__EXCERPT TO READ__.
Start of Block
MACROSCOPE

# Do We Really Need the *S*-word?

The use of “significance” in reporting statistical results is fraught with problems—but they could be solved with a simple change in practice

It pervades journal articles, media reports and discussions of nearly all quantitative, data-based research. It is so entwined with statistical inference that we subconsciously think it, say it and write it without stepping back to reflect on its intended meaning. It attaches an air of importance (or lack thereof) to results often not worthy of the label. *Significance*, the new *s-*word, is overused and underdefined in the realm of connecting statistical results to the underlying science.

The current Wikipedia entry for “statistical significance” clearly distinguishes between the word’s statistical and common meanings, stating, “When used in statistics, *significant* does not mean *important* or *meaningful*, as it does in everyday speech.” However, I believe we are unable (or perhaps too untrained) to set aside the lay meaning of the word when reading it in the context of statistical results. For scientists, statisticians, journalists and others who write or speak about statistical results, I advocate a simple solution: Replace the *s-*word with words describing what you actually mean by it.

# What Does It Really Mean?
End of Block
__RECORDED INFORMATION__.
Start of Block
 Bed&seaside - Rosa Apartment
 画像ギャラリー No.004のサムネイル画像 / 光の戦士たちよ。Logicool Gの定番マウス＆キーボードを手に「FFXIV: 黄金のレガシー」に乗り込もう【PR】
End of Block
__WORK REQUEST A__. In the piece on the word "significance," what does the quoted Wikipedia entry say *significant* does not mean when used in statistics?
__WORK REQUEST B__. Carry on the piece about the word "significance" from where it stops, writing the section under its final heading.

__ANSWER A__. It does not mean *important* or *meaningful*.

__ANSWER B__.
What exactly does the word *significant* mean in statistical contexts, if it does not mean “important” or “meaningful”? When someone labels a result as statistically significant, does it merely mean that the *p*-value (a value calculated to quantify evidence against a hypothesis) is less than 0.05, or that the 95-percent confidence interval does not include 0? If so, perhaps it is time to ask whether we really need to use a word that carries substantial meaning in our day-to-day language to describe something so simple.

Did the people who introduced the word’s use in statistics intend for it to be interpreted according to its current everyday meaning? The answer is not simple. In his 2001 book *The Lady Tasting Tea: How Statistics Revolutionized Science in the Twentieth Century,* David Salsburg contends the word carried much less weight in the late 19th century, when it meant only that the result showed, or signified, something. Then, in the 20th century, *significance* began to gather the connotation it carries today, of not only signifying something but signifying something of importance. The coinciding of this change in meaning with a steady increase in its use by more scientists with less statistical training has had a big impact on the interpretation of scientific results. My sentiments echo Salsburg’s: “Unfortunately,” he writes, “those who use statistical analysis often treat a significant test statistic as implying something much closer to the modern meaning of the word.”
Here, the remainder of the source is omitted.